_Problem to work on_
Reproduce the text of each item below word for word, omitting the pictures.

>> Start

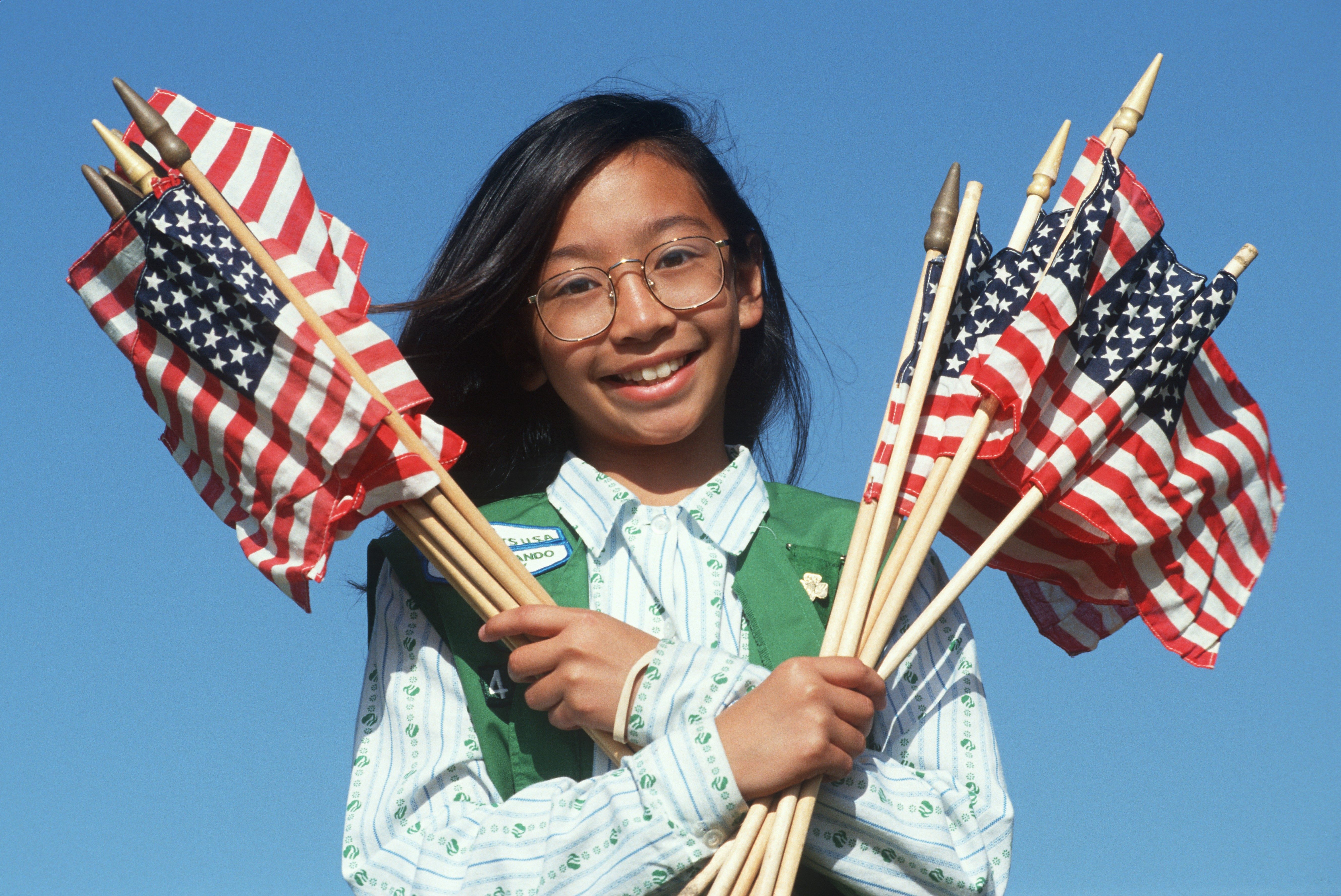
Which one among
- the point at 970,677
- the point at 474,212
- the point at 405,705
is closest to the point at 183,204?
the point at 474,212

>> End

_Solution for this problem_
Which one among
- the point at 970,677
- the point at 474,212
- the point at 405,705
is closest to the point at 183,204?
the point at 474,212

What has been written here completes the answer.